Tras una discreta pitanza, padre e hijo, buscaron sus respectivos lechos en aquella morada que pertenecía a “El tuerto”. Sin embargo, a pesar del cansancio de aquellos cuerpos derrotados, el sueño placentero sería para ambos desigual. Mientras para el padre apenas necesitó unos minutos para caer en la más profunda de las somnolencias, al hijo le asaltaron no sólo las agujetas que su poco curtido cuerpo acumuló aquella jornada sino sobre todo aquella mirada que se le había clavado y aquella frase con un tono de voz que no le dejó conciliar el sueño en varias horas: <¿Cómo te llamas, chico?>, se repetía una y otra vez en la mente del vástago del maduro impresor, aunque más que la frase en sí aquella mirada que le había penetrado. Largas serían las horas de aquella noche para el muchacho, pues imágenes, voces, sonidos de aquel día que albergó tantas novedades le impedirían descansar como el pretendía.

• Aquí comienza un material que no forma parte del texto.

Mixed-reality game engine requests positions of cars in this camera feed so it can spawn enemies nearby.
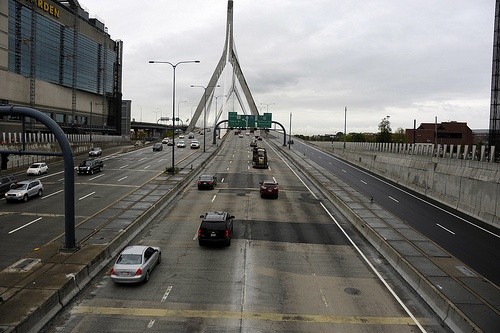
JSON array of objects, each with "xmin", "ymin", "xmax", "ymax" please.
[
  {"xmin": 111, "ymin": 244, "xmax": 163, "ymax": 287},
  {"xmin": 26, "ymin": 162, "xmax": 49, "ymax": 176},
  {"xmin": 88, "ymin": 147, "xmax": 102, "ymax": 157},
  {"xmin": 152, "ymin": 127, "xmax": 262, "ymax": 152},
  {"xmin": 198, "ymin": 174, "xmax": 217, "ymax": 191}
]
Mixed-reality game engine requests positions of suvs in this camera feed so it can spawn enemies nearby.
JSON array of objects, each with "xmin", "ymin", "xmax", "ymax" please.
[
  {"xmin": 76, "ymin": 157, "xmax": 103, "ymax": 176},
  {"xmin": 196, "ymin": 211, "xmax": 236, "ymax": 251},
  {"xmin": 5, "ymin": 179, "xmax": 44, "ymax": 204},
  {"xmin": 259, "ymin": 181, "xmax": 279, "ymax": 200}
]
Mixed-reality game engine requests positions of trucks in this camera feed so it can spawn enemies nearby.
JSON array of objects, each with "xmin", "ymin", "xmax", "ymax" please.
[{"xmin": 251, "ymin": 147, "xmax": 269, "ymax": 169}]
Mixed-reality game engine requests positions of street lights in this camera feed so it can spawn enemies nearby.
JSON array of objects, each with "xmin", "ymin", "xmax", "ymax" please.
[
  {"xmin": 190, "ymin": 84, "xmax": 221, "ymax": 153},
  {"xmin": 149, "ymin": 60, "xmax": 201, "ymax": 173}
]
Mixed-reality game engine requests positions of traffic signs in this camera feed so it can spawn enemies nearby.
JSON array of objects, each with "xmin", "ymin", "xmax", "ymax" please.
[{"xmin": 228, "ymin": 111, "xmax": 272, "ymax": 128}]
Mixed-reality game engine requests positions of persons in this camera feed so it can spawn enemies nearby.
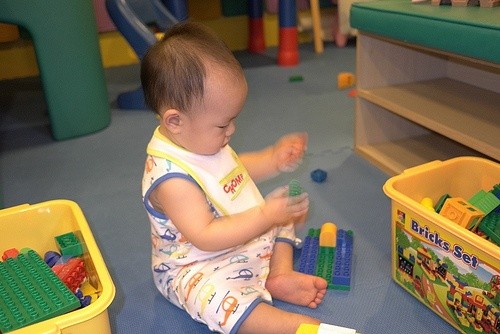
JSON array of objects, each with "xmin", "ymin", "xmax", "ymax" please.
[{"xmin": 137, "ymin": 23, "xmax": 330, "ymax": 334}]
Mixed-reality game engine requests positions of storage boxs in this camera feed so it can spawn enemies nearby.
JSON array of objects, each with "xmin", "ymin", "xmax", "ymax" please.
[
  {"xmin": 1, "ymin": 198, "xmax": 116, "ymax": 334},
  {"xmin": 382, "ymin": 156, "xmax": 500, "ymax": 334}
]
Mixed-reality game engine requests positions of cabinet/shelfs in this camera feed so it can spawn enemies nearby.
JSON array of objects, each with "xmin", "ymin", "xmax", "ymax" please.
[{"xmin": 352, "ymin": 29, "xmax": 500, "ymax": 181}]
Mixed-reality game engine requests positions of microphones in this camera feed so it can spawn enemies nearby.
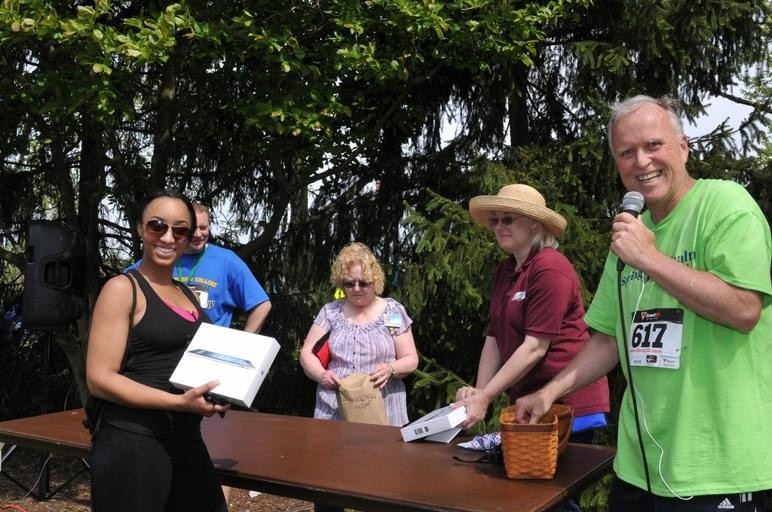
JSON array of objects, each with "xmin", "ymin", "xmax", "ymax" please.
[{"xmin": 616, "ymin": 191, "xmax": 646, "ymax": 273}]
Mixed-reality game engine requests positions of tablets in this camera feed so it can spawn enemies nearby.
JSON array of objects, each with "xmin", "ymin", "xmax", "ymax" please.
[{"xmin": 188, "ymin": 348, "xmax": 257, "ymax": 373}]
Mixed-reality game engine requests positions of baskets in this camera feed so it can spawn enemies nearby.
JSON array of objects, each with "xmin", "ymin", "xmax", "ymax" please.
[{"xmin": 499, "ymin": 403, "xmax": 574, "ymax": 482}]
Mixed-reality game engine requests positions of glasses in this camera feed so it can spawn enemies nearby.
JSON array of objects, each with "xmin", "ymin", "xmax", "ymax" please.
[
  {"xmin": 487, "ymin": 213, "xmax": 524, "ymax": 227},
  {"xmin": 342, "ymin": 280, "xmax": 373, "ymax": 288},
  {"xmin": 139, "ymin": 219, "xmax": 194, "ymax": 241}
]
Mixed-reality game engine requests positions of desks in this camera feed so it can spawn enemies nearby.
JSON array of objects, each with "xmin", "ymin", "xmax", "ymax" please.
[{"xmin": 0, "ymin": 408, "xmax": 617, "ymax": 512}]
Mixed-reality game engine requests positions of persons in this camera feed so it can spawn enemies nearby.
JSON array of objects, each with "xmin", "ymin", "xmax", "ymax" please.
[
  {"xmin": 450, "ymin": 211, "xmax": 609, "ymax": 447},
  {"xmin": 121, "ymin": 203, "xmax": 273, "ymax": 333},
  {"xmin": 81, "ymin": 190, "xmax": 232, "ymax": 512},
  {"xmin": 513, "ymin": 94, "xmax": 771, "ymax": 511},
  {"xmin": 298, "ymin": 240, "xmax": 418, "ymax": 512}
]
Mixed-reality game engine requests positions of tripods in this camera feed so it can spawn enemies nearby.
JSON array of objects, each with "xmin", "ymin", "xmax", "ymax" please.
[{"xmin": 0, "ymin": 355, "xmax": 93, "ymax": 502}]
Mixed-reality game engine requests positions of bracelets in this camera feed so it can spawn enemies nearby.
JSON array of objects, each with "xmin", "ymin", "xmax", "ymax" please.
[{"xmin": 389, "ymin": 364, "xmax": 394, "ymax": 380}]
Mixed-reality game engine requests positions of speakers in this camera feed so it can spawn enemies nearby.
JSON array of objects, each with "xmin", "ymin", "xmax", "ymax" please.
[{"xmin": 20, "ymin": 219, "xmax": 77, "ymax": 330}]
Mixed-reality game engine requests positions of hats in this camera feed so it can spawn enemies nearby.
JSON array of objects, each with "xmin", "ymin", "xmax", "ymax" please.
[{"xmin": 469, "ymin": 184, "xmax": 568, "ymax": 235}]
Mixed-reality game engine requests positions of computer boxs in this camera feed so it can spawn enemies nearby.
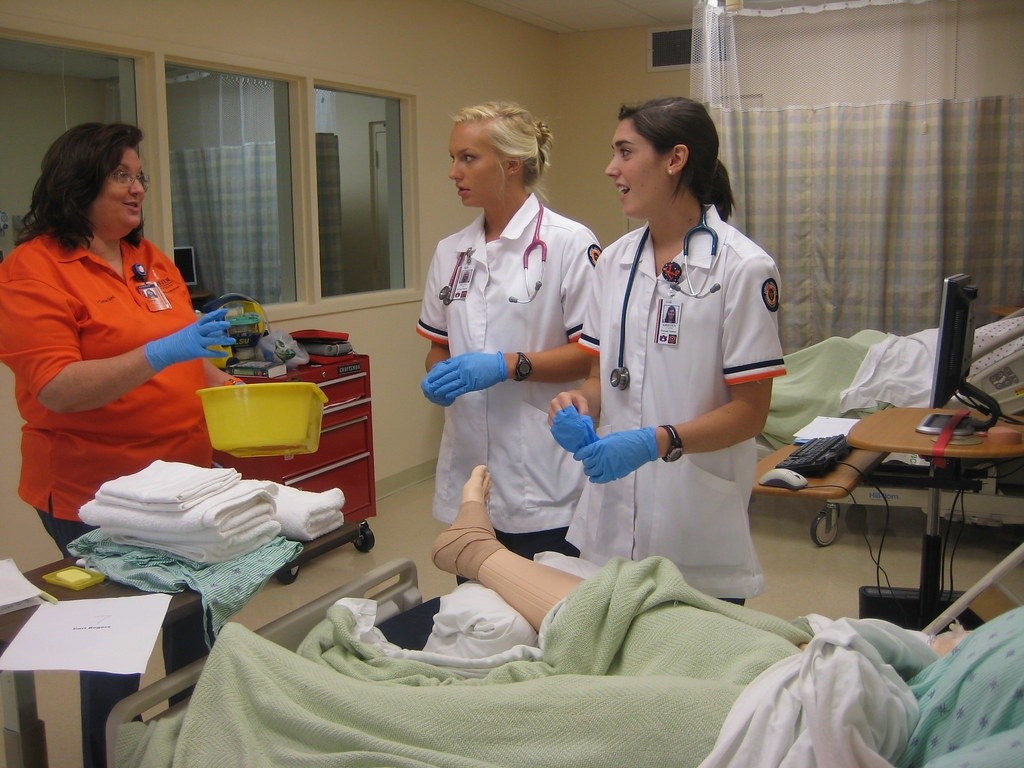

Mientras tanto, calles más abajo, allá donde la mujer de la casa había preparado una cena para su marido, aquel que todos conocían como “El tuerto” y que siempre para ella sería su pequeño Bernardo, no por su tamaño sino porque era algo más joven que ella, mientras estaba dando cuenta de los platillos tan suculentos que su señora le había preparado, no paraba de darle vueltas a la cabeza sobre la idoneidad de haberles dado trabajo a aquellos que habían llegado tan súbitamente a su vida, a los que había brindado la posibilidad de alojarse en una antigua cuadra que ahora mismo no necesitaba. No sabía qué pago podría exigirles por aquella vivienda tan poco acondicionada ni si prolongarían su estancia el tiempo suficiente para ser dignos de su confianza. Puesto que mañana sería otro día y, entre los jornaleros que tenía a su cargo, gozaba de alguno que podía supervisar el trabajo que hacían los recién llegados, podría así mantener la distancia y ejercer su control de una forma discreta. Lo demás le llevaría a pensarlo durante varios días, pero esa noche no era el momento pues mientras finalizaba aquella cena se percató de que una mirada risueña, zalamera, se había posado sobre él. Era su amada la que requería de su atención. Todo el día había permanecido sola, afanándose en las tareas de la casa, sin la presencia de su esposo, sin la cercanía de su calor. Ese calor, o más bien calentura, es lo que parecía que empezaba a manifestarse en los cuerpos de aquellos dos lugareños. Tras una rápida recogida de la modesta vajilla, el reclamo de aquella mujer los llevaría a explorar los más recónditos recovecos de sus figuras. De lo demás su imaginación daría rienda suelta hasta que la extenuación les condujese a caer en el más profundo de los reposos.